Respondiendo a ciertos cuestionamientos de la idealización en cuanto a relaciones de pareja; encontramos algunos puntos, que muy probablemente la mayoría piense que son absurdos y otros tantos coincidirán. Aunque lo que realmente me gustaría es que al menos uno logre la identificación pero sobre todo la concientización de su situación. Para simplificar no me meteré en especificaciones de género, obviando que el termino él aplica también para ella.
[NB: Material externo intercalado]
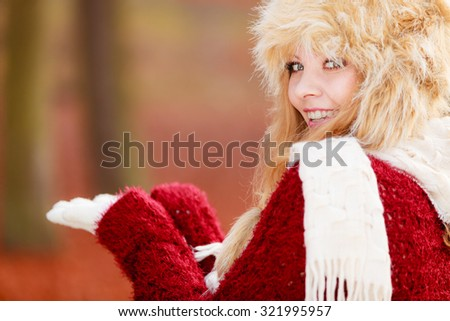 Portrait of pretty smiling fashionable woman in fall forest park. Happy gorgeous young girl in fur winter hat with empty palm hand for advertisement. Autumn fashion copyspace. - stock photo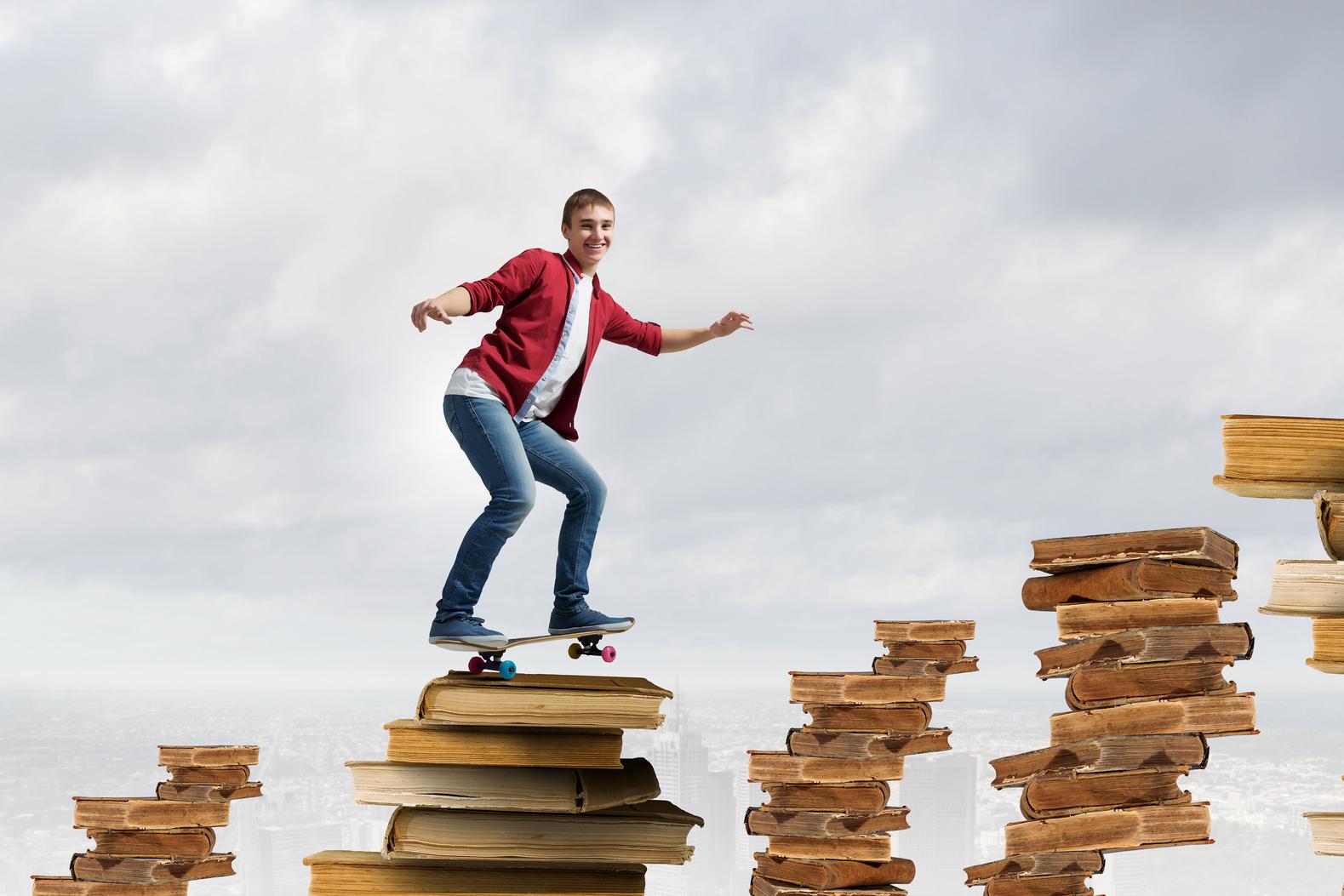 Handsome teenager acive boy riding skateboard on books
La idealización podemos encontrarla como un síntoma más del enamoramiento o como un poeta musical dice “Obnubilación de la conciencia”. Siendo así que cuando estamos en la primer etapa es cuando creemos que con nuestra pareja todo es posible, nuestro cerebro libera tal cantidad de sustancias que logra generar una sensación de bienestar suficiente para hacernos creer que la persona que esta a nuestro lado es la ideal, la mejor y que no importan las diferencias al final todo será como un cuento de hadas. Lo cierto es que nada de ello ocurre, pues con el tiempo y la convivencia, la verdad sale a la luz; es aquí cuando aquellas diferencias que al principio nos parecían encantadoras ya no lo son tanto, empezamos a reclamar porque la pareja cambió, y nos molestamos porque “ya nada es como al principio”. Por su puesto que ya nada es como al principio, pues la convivencia hace que todas esas sustancias generadas por nuestro cerebro ya no causen el mismo impacto.
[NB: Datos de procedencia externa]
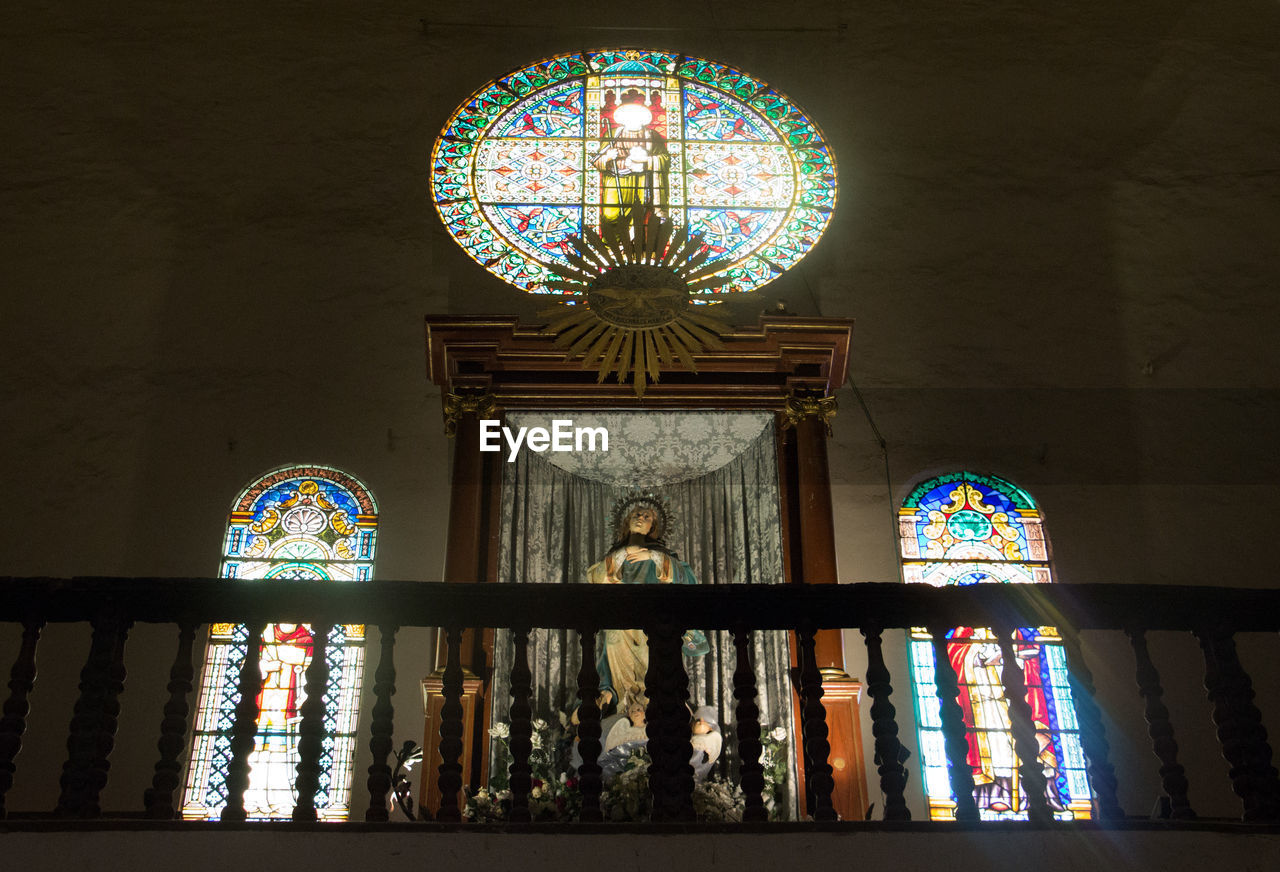 religion, place of worship, architecture, indoors, window, multi colored, low angle view, spirituality, built structure, no people, day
Es importante comprender que la pareja no cambia, nosotros tampoco cambiamos; simplemente nos vamos conociendo como realmente somos. Dejamos de intentar aparentar que somos la pareja ideal pues ya nos sentimos con la seguridad de que el otro se quedará con nosotros…llegamos a la zona de confort. Desafortunadamente este es un proceso difícil de entender, pues la idealización se rompe en este punto y al vernos de frente a la pareja tal cual es generalmente no nos aceptamos y pretendemos que la relación sea como la habíamos construido en nuestra mente; el problema es que así como nosotros habíamos idealizado nuestra relación, nuestra pareja también lo hizo, y comienza la disputa por ver cual de las dos se cumple. Y si eso no sucede, lo más probable es que todo termine; ah! Pero claro no sin antes decir que la pareja no es como se mostro al principio, que cambio, que no hubo compatibilidad, que dejó de ser quien era, y un sinfín más de justificaciones que solo hablan de nuestras propias carencias.
Pensemos en la siguiente reflexión: todo aquello que nos llama la atención (y no solo hablando de pareja) de otra persona y que nos hace quererla es todo aquello que yo tengo y me agrada, o todo aquello que posee y yo deseo.; pero todo aquello que me desagrada del otro muy probablemente sea lo que me desagrada de mí. Basándonos en ello, se logra la explicación de la disfuncionalidad de muchas parejas, pues la aceptar que lo que tanto me desagrada de mi pareja (aparentemente)es simplemente lo que no me gusta de mí, pero no logro aceptar; no es una tarea fácil.
En resumen, dentro de las relaciones de pareja encontramos dificultades, problemas, diferencias; lo importante es aprender a vivir y convivir con ellas, disfrutarlas y así juntos crecer como pareja y como individuos. Dejemos de lado la idealización de nuestra pareja y vivamos nuestra realidad, ya que al final no existen los finales felices, mejor seamos felices durante todo el cuento, desechemos las expectativas y aceptemos a nuestra pareja con sus errores, aprendamos de ellos (al fin y al cabo son nuestros también, ¿o no?).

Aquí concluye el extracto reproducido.